Description of the task -> From the opening line of the records through the line bearing "scientific name: Connochaetes taurinus", set down every line exactly.

%%

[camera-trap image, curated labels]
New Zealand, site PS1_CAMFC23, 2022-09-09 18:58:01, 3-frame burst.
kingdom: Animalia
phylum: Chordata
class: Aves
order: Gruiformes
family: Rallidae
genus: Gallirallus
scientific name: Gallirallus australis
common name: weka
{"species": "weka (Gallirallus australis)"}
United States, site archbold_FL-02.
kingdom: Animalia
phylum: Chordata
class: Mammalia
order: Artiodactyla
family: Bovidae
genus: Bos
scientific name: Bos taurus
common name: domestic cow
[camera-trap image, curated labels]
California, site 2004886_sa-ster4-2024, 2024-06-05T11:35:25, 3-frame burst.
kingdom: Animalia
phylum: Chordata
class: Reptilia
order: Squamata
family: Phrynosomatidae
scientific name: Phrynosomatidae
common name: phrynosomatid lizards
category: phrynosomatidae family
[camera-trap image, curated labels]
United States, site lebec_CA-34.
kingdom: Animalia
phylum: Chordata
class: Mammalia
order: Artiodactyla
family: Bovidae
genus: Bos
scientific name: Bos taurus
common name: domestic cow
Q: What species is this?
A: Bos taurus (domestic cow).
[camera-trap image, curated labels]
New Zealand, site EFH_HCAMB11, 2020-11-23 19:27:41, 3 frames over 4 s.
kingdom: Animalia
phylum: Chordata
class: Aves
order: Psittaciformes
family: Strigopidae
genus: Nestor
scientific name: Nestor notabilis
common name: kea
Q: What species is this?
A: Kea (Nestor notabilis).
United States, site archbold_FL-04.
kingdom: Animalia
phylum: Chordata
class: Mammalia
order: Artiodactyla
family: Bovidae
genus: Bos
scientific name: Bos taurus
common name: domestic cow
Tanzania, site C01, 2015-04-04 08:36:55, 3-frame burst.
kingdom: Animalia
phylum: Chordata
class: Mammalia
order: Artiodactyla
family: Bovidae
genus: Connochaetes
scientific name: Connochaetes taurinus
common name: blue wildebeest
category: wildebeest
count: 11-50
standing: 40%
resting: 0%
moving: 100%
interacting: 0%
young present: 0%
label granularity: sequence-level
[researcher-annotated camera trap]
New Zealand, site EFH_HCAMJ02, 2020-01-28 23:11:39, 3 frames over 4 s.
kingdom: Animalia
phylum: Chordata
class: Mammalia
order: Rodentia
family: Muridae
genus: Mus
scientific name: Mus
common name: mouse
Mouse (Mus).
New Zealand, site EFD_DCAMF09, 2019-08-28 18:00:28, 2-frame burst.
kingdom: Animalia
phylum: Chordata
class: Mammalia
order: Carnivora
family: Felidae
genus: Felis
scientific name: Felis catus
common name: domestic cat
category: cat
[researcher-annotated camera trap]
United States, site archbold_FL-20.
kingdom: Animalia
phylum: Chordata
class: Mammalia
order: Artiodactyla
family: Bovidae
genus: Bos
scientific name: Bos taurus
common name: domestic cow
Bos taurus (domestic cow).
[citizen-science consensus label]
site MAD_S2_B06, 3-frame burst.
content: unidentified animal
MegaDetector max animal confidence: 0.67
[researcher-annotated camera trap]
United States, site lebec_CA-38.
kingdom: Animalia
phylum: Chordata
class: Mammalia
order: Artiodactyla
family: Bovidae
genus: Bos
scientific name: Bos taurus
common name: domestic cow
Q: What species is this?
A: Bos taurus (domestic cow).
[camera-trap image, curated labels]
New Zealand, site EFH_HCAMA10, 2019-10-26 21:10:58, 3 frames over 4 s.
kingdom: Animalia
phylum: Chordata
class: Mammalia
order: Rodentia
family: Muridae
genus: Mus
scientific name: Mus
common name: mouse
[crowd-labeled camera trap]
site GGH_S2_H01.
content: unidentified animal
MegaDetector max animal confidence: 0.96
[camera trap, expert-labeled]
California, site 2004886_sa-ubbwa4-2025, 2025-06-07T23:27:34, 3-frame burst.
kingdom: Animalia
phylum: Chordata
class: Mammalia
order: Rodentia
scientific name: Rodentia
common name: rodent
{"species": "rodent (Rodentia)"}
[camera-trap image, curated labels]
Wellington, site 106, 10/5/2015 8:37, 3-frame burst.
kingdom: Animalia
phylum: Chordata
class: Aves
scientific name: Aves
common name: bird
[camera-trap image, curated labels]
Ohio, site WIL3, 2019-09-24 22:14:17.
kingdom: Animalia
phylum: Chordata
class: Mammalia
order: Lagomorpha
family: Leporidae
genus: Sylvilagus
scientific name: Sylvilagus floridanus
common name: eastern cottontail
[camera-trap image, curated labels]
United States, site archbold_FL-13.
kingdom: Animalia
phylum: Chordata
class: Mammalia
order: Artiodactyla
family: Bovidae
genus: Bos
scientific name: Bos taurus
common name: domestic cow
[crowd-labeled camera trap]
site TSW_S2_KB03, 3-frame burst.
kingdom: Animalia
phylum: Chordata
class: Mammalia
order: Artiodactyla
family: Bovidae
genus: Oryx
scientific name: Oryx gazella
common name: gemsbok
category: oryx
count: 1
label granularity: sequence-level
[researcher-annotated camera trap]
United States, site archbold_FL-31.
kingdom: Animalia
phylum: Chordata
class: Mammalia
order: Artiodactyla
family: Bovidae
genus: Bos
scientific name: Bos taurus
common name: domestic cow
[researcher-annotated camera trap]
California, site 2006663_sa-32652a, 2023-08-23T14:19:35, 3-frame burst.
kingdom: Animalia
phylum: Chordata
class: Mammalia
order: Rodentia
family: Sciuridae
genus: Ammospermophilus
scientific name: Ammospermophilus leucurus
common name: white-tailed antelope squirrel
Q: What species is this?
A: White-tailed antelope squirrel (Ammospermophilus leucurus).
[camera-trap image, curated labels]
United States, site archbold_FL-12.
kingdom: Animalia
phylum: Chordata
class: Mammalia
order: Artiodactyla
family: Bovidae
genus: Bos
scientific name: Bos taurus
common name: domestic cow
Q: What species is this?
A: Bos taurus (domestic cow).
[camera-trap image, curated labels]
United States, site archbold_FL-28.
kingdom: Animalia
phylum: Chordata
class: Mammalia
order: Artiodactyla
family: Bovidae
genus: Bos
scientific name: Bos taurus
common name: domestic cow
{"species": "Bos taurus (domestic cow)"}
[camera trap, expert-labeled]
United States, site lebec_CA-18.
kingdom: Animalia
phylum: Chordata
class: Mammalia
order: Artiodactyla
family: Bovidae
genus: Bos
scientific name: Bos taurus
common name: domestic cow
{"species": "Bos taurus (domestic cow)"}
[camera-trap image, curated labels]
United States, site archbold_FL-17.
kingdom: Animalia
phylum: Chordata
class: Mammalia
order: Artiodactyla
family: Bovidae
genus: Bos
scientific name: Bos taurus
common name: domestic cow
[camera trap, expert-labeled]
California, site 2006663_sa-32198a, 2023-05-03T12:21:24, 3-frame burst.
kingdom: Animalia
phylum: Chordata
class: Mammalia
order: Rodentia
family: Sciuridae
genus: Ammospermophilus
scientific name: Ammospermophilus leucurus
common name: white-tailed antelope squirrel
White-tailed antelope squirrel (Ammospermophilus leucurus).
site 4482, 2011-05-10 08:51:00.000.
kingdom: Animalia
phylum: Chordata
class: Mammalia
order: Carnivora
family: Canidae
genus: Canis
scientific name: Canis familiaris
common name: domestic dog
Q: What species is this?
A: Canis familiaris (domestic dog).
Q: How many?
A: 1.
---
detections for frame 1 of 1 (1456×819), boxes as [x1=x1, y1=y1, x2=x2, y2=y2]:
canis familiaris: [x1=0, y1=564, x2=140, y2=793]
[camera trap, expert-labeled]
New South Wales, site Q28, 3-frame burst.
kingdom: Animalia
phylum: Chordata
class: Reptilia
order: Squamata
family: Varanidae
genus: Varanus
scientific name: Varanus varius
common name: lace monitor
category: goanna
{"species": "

%%

Response ->
[camera-trap image, curated labels]
New Zealand, site PS1_CAMFC23, 2022-09-09 18:58:01, 3-frame burst.
kingdom: Animalia
phylum: Chordata
class: Aves
order: Gruiformes
family: Rallidae
genus: Gallirallus
scientific name: Gallirallus australis
common name: weka
{"species": "weka (Gallirallus australis)"}
United States, site archbold_FL-02.
kingdom: Animalia
phylum: Chordata
class: Mammalia
order: Artiodactyla
family: Bovidae
genus: Bos
scientific name: Bos taurus
common name: domestic cow
[camera-trap image, curated labels]
California, site 2004886_sa-ster4-2024, 2024-06-05T11:35:25, 3-frame burst.
kingdom: Animalia
phylum: Chordata
class: Reptilia
order: Squamata
family: Phrynosomatidae
scientific name: Phrynosomatidae
common name: phrynosomatid lizards
category: phrynosomatidae family
[camera-trap image, curated labels]
United States, site lebec_CA-34.
kingdom: Animalia
phylum: Chordata
class: Mammalia
order: Artiodactyla
family: Bovidae
genus: Bos
scientific name: Bos taurus
common name: domestic cow
Q: What species is this?
A: Bos taurus (domestic cow).
[camera-trap image, curated labels]
New Zealand, site EFH_HCAMB11, 2020-11-23 19:27:41, 3 frames over 4 s.
kingdom: Animalia
phylum: Chordata
class: Aves
order: Psittaciformes
family: Strigopidae
genus: Nestor
scientific name: Nestor notabilis
common name: kea
Q: What species is this?
A: Kea (Nestor notabilis).
United States, site archbold_FL-04.
kingdom: Animalia
phylum: Chordata
class: Mammalia
order: Artiodactyla
family: Bovidae
genus: Bos
scientific name: Bos taurus
common name: domestic cow
Tanzania, site C01, 2015-04-04 08:36:55, 3-frame burst.
kingdom: Animalia
phylum: Chordata
class: Mammalia
order: Artiodactyla
family: Bovidae
genus: Connochaetes
scientific name: Connochaetes taurinus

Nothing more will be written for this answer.